圣人素日里將太后看得那般要緊,但是見到太后失儀,反倒是笑起來了。
臨到回宮的時候,皇帝先一步回宮,鄭玉磬才叫那幾個被萬福領來的女子與還不知情的寧越相見,手中還拿了她們的憑證。
寧越見鄭玉磬心情這般好,但礙于身份也只能暗中妒忌,見到內侍監領了女子過來尚且是一頭霧水,等到那些穿戴整齊的女子走近些,他才驟然一驚,發覺這些人竟然是紫宸殿牢房里曾經見過的母親與姊妹。
喜氣襯人,皇帝大約是已經將她們送回來養了一段日子,變化驚人,與從前的蓬頭垢面大不相同,叫他有些不敢認了。
"寧越,這些可是你的家人么"鄭玉磬今晨尚且被皇帝折騰得有些狠了,索性半躺在美人榻上休息,"我從前不曾見過你家里的人,內侍監說是,你看看對不對"
別說她對慕容家的人沒什么印象,就算是有印象,這些年里她們的變化太大,鄭玉馨也根本認不出來。

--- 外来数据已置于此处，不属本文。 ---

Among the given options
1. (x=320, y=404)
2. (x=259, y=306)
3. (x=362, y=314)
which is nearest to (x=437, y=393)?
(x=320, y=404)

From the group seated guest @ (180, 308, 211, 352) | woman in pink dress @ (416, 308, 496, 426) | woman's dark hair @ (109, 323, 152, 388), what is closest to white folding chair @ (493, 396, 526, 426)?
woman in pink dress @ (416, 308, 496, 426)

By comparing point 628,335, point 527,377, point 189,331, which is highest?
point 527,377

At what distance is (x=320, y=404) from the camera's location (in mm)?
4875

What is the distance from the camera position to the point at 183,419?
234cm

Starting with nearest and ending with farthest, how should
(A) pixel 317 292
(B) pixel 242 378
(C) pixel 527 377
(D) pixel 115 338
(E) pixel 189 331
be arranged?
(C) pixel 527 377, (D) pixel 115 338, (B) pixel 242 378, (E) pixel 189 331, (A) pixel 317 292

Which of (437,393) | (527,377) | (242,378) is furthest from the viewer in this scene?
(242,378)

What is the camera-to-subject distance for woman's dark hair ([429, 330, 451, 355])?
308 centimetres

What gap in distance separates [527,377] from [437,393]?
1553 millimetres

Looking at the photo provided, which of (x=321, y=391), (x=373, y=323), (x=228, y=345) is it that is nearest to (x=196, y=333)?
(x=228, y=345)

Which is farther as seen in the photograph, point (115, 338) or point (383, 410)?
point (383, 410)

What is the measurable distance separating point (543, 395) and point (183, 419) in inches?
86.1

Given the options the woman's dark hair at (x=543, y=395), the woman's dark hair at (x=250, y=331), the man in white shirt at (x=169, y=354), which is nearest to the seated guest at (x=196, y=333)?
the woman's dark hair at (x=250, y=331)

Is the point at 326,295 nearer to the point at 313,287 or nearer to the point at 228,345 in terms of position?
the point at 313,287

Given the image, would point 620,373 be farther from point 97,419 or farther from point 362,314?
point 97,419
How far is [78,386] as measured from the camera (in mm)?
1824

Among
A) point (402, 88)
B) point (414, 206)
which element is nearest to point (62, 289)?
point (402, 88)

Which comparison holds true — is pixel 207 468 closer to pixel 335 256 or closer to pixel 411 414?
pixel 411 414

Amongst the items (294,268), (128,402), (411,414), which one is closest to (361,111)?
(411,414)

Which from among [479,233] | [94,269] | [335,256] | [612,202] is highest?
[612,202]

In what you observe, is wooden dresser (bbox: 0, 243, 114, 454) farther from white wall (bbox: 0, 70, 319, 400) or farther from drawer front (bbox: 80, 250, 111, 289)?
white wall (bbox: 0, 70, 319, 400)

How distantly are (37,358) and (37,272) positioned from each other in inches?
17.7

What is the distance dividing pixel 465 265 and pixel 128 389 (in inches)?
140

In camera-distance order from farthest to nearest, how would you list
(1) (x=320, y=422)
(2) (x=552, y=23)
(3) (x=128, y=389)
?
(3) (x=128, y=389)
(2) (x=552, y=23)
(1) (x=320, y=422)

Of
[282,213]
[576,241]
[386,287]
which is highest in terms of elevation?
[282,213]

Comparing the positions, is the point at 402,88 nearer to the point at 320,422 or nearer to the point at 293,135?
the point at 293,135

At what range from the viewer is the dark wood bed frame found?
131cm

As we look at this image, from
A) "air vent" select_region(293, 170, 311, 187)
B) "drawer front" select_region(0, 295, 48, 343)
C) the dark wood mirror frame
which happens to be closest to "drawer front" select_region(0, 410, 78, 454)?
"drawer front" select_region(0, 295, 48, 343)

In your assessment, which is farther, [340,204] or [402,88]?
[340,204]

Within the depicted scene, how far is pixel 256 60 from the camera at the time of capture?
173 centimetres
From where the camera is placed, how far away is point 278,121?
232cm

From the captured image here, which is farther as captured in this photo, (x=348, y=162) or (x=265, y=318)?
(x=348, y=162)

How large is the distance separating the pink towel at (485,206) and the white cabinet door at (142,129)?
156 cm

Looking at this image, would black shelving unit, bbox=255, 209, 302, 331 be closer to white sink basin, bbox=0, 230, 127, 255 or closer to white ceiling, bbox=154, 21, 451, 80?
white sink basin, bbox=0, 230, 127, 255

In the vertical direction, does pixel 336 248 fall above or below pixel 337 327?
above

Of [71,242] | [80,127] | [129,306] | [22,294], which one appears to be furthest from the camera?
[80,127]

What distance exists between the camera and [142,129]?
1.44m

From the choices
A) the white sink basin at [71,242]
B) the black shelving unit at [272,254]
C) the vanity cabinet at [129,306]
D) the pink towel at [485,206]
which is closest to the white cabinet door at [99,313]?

但是寧越卻是親眼見過那些換上整潔樸素衣物的女子從前的狼狽,他的眼睛幾乎瞬間盈滿了熱淚,紫色的內侍服上都沾染了淚痕,哽咽失聲。
而這些女子也如同驚弓之鳥一般,雖然礙于太后在場,不敢痛哭失聲,可是也一個個抬手去擦拭眼角淚痕。
除了他七姐已經被斬斷的第六指處還有明顯做舊的傷口,她們表面上看起來都像是沒有受過太大苦楚的模樣。
"看來內侍監所言不差,"鄭玉磬松了一口氣,想著蕭明稷倒也不會在這上面騙她,語氣里滿是輕松,讓枕珠將新的身份憑證都遞給了那些女子,"皇帝厚恩,愿意叫掌事一家團聚,這是戶部新做的文書,今晨才送過來的。"
她似乎是滿心要給他一個驚喜,叫寧越如死灰一般的內心都掀起了陣陣波濤,然而還沒等他開口說些什么,鄭玉磬卻率先道∶"掌事本來還不到出宮的年齡,不過念在你服侍有功,皇帝與我打量著賞你二十畝田地,讓你們一家團聚,共享天倫,以后的吃穿也不必發愁。"
寧越忽然意識到什么不對,他緩了緩,啞著嗓子問道∶"娘娘,您以后都不愿意讓奴婢伺候您了么"
鄭玉磬望著戴有精致面具的寧越,想到多年以前唯一回看到他真容的模樣,心頭生出許多感慨既。
權勢可以養就一個鮮衣怒馬的公子,也可以逼迫他從云端墜入污泥,心甘情愿地做內侍。
"我還從來沒有見你哭得這么急過,"她略有遺憾,但還是站起來,走得近了些,聲音柔和道∶"掌事以后不必自稱奴婢了,圣人賞了你戶籍與田地,原是一件好事,我該恭喜你的,慕容郎君。"